During our concept testing with select organizations, we first took feedback notes in each meeting, transferred important points to individual sticky notes on the miroboard, and then created thematic clusters relevant for our next iteration work. The main thematic clusters revolved around positionally, language, resources, features, case studies, values, and the critical role that systems thinking plays in our unique selling proposition within our model.
Our third iteration included adding check-in, flex, and reflection cards to foster deeper engagement and adaptability throughout the process. These additions encouraged participants to pause, assess their emotions or insights, and flex their approach based on evolving needs or group dynamics.
Implementation
Roadmap
Starting in Q2 2025, we will focus on MVP development, toolkit testing, and early investor outreach. In parallel, research, co-design workshops, and prototype testing will drive product and service development. By mid-year, production will begin with small-batch prototyping and inventory setup, alongside client pilots and community engagement campaigns. Partnership outreach, branding, and legal groundwork (licensing and patents) will run concurrently. Moving into 2026, the focus will shift toward iteration, scaling, and refining strategies based on continuous feedback and impact assessment.
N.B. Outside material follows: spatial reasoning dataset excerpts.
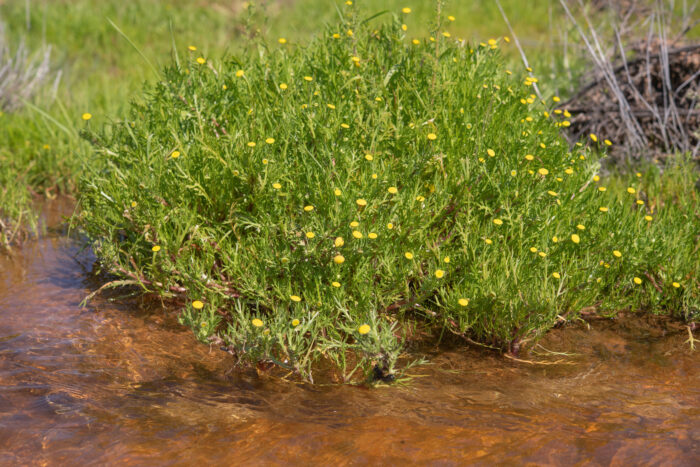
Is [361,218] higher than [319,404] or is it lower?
higher

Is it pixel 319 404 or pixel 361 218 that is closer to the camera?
pixel 319 404

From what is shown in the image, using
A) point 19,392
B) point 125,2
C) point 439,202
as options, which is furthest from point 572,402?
point 125,2

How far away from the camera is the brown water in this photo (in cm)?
268

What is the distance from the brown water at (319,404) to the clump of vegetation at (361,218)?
178mm

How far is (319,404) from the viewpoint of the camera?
300cm

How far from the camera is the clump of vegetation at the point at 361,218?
326cm

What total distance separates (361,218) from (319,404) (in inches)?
34.4

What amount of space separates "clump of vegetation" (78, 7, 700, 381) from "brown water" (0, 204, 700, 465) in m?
0.18

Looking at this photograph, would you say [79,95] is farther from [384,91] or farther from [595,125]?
[595,125]

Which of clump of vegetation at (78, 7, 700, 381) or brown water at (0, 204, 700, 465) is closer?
brown water at (0, 204, 700, 465)

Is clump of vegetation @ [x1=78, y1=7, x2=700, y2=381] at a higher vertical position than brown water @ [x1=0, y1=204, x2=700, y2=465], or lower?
higher

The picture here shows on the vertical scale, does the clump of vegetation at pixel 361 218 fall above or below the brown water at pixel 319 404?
above

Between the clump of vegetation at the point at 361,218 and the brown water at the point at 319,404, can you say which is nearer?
the brown water at the point at 319,404

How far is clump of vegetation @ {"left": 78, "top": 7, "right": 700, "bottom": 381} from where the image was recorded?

Co-design from the start: Engaging communities early in the problem-framing phase ensures outcomes that are equitable, resilient, and contextually grounded.
Embracing non-linearity: Shifting from a sequential to a modular process allowed for greater flexibility, iteration, and adaptability across phases.
Creating reflection spaces: Embedding intentional moments for reflection fosters trust, inclusivity, and meaningful dialogue, turning engagement into lasting insight.
Facilitator reflexivity: Recognized the need for facilitators to stay adaptable and responsive during sessions, adjusting when methods don’t resonate.
Guiding, not leading: Designed prompts to spark open dialogue and collective reflection rather than dictate outcomes.
Expanding scope: Transitioned from Urban PlayLab to Design PlayLab to reflect broader applicability beyond urban contexts.